Jaques Popper – Sekundararzt am Allgemeinen Krankenhaus in Wien, an der Allgemeinen Poliklinik in Wien und Kurarzt in Karlsbad

Text: Dr. Walter Mentzel

Jacques (Jaques, Jakob) Popper, geboren am 6. Jänner 1851 in Bukarest in Rumänien als Sohn von David und Anna Popper, war seit 1879 mit Adele Mintz (*zirka 1861-1916 Wien) verheiratet.

Popper studierte an der Universität Wien Medizin und schloss das Studium 1875 mit seiner Promotion ab.
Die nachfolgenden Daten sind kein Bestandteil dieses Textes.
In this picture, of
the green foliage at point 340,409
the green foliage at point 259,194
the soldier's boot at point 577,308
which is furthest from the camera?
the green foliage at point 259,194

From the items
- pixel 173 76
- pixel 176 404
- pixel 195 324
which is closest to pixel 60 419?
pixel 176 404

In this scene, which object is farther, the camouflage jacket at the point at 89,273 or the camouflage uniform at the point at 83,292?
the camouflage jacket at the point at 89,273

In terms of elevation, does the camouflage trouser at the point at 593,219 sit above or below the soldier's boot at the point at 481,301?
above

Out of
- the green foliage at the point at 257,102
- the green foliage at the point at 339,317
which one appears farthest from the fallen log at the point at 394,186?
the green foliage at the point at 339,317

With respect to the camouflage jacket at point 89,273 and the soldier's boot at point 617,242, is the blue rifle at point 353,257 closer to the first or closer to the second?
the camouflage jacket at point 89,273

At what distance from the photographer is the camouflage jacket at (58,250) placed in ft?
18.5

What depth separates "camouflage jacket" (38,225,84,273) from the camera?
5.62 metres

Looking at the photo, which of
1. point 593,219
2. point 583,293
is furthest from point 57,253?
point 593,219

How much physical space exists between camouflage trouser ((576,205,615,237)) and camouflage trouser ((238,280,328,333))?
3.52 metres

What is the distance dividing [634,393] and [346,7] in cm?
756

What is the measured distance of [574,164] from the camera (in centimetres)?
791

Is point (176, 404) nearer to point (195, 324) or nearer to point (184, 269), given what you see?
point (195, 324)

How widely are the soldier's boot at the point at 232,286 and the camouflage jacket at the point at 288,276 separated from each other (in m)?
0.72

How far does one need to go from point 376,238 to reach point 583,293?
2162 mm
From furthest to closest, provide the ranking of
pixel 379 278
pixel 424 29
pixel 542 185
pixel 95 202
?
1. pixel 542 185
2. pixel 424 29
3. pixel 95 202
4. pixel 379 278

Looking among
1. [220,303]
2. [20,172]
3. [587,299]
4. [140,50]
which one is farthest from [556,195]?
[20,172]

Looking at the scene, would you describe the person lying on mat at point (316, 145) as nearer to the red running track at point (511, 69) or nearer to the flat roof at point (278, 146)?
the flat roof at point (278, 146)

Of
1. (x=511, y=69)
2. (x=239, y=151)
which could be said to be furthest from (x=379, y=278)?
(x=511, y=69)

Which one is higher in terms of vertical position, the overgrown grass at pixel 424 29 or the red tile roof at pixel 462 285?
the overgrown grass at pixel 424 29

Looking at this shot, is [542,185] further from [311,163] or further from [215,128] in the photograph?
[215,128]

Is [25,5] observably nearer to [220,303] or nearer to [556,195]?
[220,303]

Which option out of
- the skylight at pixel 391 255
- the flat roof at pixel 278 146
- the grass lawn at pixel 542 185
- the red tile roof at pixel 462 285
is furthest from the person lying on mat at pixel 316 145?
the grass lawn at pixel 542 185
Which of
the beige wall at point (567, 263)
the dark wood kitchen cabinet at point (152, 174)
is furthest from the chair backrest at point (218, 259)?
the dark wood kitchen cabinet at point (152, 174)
Er arbeitete danach mehrere Jahre als Sekundararzt im Allgemeinen Krankenhaus in Wien und zuletzt an der Allgemeinen Poliklinik in Wien. 1888 verfasste er an der Allgemeinen Poliklinik im Laboratorium des Professors Samuel Basch (1837-1905) die Studie „Ueber die physiologische Wirkung des Strophantin“, die als Sonderdruck in der Zeitschrift für klinische Medizin erschien und sich an der Separata-Bibliothek der Zweigbibliothek für Geschichte der Medizin befindet.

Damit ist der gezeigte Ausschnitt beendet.